India will take nearly 75 years to achieve a quarter of the per capita income levels of the United States if current economic trends persist, according to the World Bank’s new report.
The report titled, ‘World Development Report 2024: The Middle IncomeTrap’ highlighted significant challenges faced by over 100 countries, including India, in their efforts to become high-income nations in the coming decades.
It emphasized that countries often encounter a "trap" when their annual GDP per person reaches around 10 percent of the U.S. level, currently estimated at $8,000. This income level places them within the "middle-income" category.
The report states that since 1990, only 34 middle-income economies have successfully transitioned to high-income status. The report pointed out that more than a third of these countries benefited from integration into the European Union or discovered oil reserves.
As of the end of 2023, 108 countries were classified as middle-income, with annual GDP per capita ranging from $1,136 to $13,845. These countries account for about 75 percent of the global population, with two-thirds of their inhabitants living in extreme poverty. India was listed among those countries.

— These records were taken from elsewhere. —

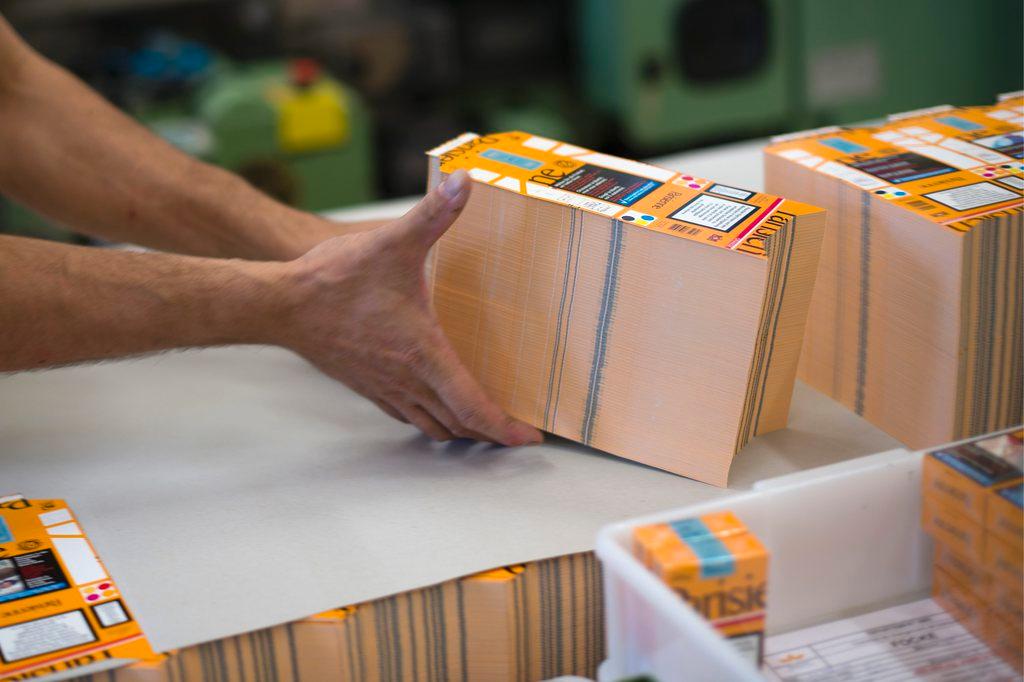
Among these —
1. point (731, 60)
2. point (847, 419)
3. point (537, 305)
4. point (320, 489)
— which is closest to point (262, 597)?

The institution referenced Prime Minister Narendra Modi's vision of transforming India into a developed economy by 2047, when the nation will celebrate 100 years of independence. While Modi has frequently expressed this ambition, the report suggested that achieving such a transition within 50 years, as South Korea did in 25, would be a considerable feat.
In April, Franziska Ohnsorge, the World Bank’s Chief Economist for South Asia, emphasized that India would need significant reforms to boost employment to meet its 2047 target.
Indermit Gill, Chief Economist at the World Bank Group, warned of the formidable challenges ahead. "The road ahead has even stiffer challenges than those seen in the past: rapidly aging populations and burgeoning debt, fierce geopolitical and trade frictions, and the growing difficulty of speeding up economic progress without fouling the environment," he stated.
He criticized the outdated policies many middle-income countries still rely on, describing it as "like driving a car just in first gear and trying to make it go faster."
Gill further noted that if countries do not modernize their strategies, most will fail to create "reasonably prosperous societies by the middle of this century." The report proposed a three-pronged approach for escaping the middle-income trap: focusing on investment, incorporating new technologies from abroad, and balancing these with innovation.